我提议可以查一下意大利有没有比较奇怪的大宗鲜花购买记录——那么大个组织每个房间都有花的话肯定每天有巨额消耗量——,再去花店蹲守,或者直接让人伪装成店员把人勾出来带走。
草壁在笔记本上写了什么然后画了个圈,点头同意,然后问我是什么花。
我不假思索喊出:“曼珠沙华!”
好像哪里不对?过了一秒我犹豫改口:“……曼陀罗华?”
间隔太久,我早就忘记那花的名字,最后我用贫瘠的日语给草壁描述了一遍喇叭花的形似喇叭的外形以及全株有毒和花语独特的特点。这位全能秘书面色十分镇定地记录了一切然后合上笔记本告诉我他会好好顺着线索展开全面的调查——
我真敬佩他的专业素养。
——并且会把这件事上报给云雀。
我说不行。
万一云雀告诉隔壁怎么办!虽然我知道他不是大嘴巴的类型,但多一个人就多一重风险!我可不想被某个护守护者心切的墨镜披风人打上门来说什么,『明知沢田看重伙伴还故意泄露情报致使他们出门差点被密鲁菲奥雷一网打尽你会毁了整个彭格列』的屁话。
想起来上次出门的事我就来气,我恶狠狠地鼻子喷气表示愤怒,然后要求草壁不要把这件事告诉云雀,就算一定要说也千万把我的名字从中抹去。
草壁面露难色,而且这一次他的难色变得更加坚定,完全不肯退让。
他说他解释不清情报来源。我让他说“此乃睡梦中所得,实为天赐!”。
……
我们之间的拉扯最终以我强制跟在他屁股后面监督他和云雀汇报,然后因为在门口试图用怨气影响草壁而挨了云雀警告性的眼刀告终。
草壁想通过调查里奥纳多·利比这一条线探查到库洛姆的行踪,然而我还是更在意六道骸到底死没死。毕竟这不是打算甩锅给死人,顺着巧合推测然后制造证据落实推测的时刻了。
万一密鲁菲奥雷的雨之六吊花真的重伤了六道骸,然后因为某些,比如因为在水牢里得不到及时有效的救治的原因,六道骸死了。雾守隐秘行动的原因并不是草壁推测那般“骸的风格”,而是十年后的库洛姆打算为师报仇所以暂时不想让彭格列其他成员被卷入,那十年前的库洛姆被传递过来可就真完蛋了。

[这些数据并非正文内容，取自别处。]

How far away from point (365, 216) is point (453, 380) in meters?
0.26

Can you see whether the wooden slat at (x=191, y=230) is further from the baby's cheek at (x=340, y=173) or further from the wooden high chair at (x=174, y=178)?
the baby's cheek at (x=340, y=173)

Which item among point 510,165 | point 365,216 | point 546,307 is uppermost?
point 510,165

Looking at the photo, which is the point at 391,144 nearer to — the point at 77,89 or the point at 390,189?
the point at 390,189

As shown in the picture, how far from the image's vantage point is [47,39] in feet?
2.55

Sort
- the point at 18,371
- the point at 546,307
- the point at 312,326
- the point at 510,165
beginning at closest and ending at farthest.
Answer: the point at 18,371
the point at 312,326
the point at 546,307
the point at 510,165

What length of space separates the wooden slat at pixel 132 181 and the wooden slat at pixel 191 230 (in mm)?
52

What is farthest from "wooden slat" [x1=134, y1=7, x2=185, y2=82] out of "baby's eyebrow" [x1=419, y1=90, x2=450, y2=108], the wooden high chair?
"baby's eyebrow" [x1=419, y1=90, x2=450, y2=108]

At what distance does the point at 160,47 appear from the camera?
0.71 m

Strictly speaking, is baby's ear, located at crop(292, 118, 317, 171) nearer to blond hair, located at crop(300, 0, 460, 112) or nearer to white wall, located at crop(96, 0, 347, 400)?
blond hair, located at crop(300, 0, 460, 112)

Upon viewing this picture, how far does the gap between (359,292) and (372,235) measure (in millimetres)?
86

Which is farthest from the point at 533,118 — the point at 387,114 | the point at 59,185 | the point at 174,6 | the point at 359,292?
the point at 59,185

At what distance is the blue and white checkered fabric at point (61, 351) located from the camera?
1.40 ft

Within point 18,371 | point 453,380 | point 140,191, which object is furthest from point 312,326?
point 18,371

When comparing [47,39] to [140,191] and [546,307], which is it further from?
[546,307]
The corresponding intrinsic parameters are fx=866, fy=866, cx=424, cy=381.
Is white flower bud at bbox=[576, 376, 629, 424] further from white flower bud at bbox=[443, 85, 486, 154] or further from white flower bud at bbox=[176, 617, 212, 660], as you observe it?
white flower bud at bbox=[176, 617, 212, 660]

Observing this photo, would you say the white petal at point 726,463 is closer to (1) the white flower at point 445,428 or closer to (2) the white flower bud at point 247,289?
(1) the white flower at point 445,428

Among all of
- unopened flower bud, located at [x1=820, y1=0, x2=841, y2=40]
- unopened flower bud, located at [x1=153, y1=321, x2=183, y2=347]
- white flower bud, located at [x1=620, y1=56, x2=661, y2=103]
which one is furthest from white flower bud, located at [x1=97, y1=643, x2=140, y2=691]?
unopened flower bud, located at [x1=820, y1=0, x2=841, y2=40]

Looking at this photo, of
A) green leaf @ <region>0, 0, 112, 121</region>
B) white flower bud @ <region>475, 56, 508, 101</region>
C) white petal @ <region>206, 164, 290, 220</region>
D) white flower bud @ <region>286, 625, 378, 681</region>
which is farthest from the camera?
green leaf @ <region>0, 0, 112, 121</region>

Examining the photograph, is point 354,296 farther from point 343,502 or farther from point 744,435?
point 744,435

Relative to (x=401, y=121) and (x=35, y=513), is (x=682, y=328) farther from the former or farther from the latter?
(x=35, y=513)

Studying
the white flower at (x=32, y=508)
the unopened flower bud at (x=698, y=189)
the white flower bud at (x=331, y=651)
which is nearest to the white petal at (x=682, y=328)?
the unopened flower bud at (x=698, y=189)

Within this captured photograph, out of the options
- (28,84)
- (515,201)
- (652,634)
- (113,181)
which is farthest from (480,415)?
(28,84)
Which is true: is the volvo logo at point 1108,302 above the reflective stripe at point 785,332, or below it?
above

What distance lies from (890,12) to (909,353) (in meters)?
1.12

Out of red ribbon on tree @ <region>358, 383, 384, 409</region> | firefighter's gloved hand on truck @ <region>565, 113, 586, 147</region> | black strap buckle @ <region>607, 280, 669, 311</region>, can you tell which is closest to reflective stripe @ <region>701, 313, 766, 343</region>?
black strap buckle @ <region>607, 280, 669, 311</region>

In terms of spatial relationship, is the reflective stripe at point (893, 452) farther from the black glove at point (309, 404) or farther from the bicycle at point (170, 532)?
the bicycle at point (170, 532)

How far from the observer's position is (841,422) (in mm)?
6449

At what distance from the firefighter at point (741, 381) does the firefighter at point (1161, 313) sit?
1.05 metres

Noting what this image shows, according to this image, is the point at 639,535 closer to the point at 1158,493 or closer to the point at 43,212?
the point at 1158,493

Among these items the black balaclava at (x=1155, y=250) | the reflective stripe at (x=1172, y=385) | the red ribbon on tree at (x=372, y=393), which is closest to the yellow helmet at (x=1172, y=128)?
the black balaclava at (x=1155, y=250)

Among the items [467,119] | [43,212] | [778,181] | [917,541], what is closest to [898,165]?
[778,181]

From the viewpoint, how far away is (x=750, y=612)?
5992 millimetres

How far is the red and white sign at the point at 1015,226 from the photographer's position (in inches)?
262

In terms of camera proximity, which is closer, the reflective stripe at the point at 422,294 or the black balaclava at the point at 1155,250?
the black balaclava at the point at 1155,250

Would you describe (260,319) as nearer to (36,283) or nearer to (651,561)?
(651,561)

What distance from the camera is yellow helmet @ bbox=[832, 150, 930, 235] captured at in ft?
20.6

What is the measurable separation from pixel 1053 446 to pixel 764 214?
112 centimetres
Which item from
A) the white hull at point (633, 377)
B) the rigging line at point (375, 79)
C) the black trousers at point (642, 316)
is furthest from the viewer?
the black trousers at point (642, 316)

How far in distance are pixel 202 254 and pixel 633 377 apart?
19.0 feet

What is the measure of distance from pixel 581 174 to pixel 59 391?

不仅报不了仇,自己的性命都堪忧——十年前还存活的六道骸的幻术可以跨越时间,在十年后的世界给库洛姆构建出内脏吗?
发现库洛姆接头的对象是密鲁菲奥雷时我就隐隐地感到忧虑,到底那家伙是真心实意地帮助库洛姆引蛇出洞,还是打算把库洛姆引诱到古罗所设置的陷阱中去呢?
幸运的是,库洛姆并不像我那么倒霉。
傍晚临近饭点,备忘录再次更新。在我追问的『沢田的雾守是哪个雾守』的问题下面,首先出现了一个七扭八歪,标注为古罗·基西尼亚的涂鸦,再然后六道骸的拼写清晰显现在屏幕上。而后晚饭席间,草壁也以惊人的速度带回了里奥纳多·利比的新情报:
里奥纳多不是里奥纳多,是六道骸。
草壁十分认真细致地给我讲了一遍他们的推理过程,大概就是最开始顺着里奥纳多·利比的名字调查的确找到了这样一个近年入境意大利的人,但那人除了性别,其他特征和照片上那个神秘人完全对不上。唯一值得注意的就是那个年过半百个头矮小,头发普普通通呈现杂草般干枯亚麻色的男人入境意大利的时间与密鲁菲奥雷宣布合并成立的时间基本一致。也就意味着这个老里奥纳多可能也和密鲁菲奥雷有关。
调查方向应该没错,只是推进不下去。
关于名字的线索止步不前,草壁的调查重点就又转移回男人身上。已经调查得知,此人不在彭格列和同盟家族范围之内,此前假设的是骸的弟子的可能也被我否定,草壁就开始怀疑这个人是不是骸。
支持他按照这个假设调查下去的,正是我描述的那种花。
“……那不是曼珠沙华也不是曼陀罗华,”他拿着中午我从一堆白花里辨认许久找出的对应图片对我说,“这是曼陀罗。”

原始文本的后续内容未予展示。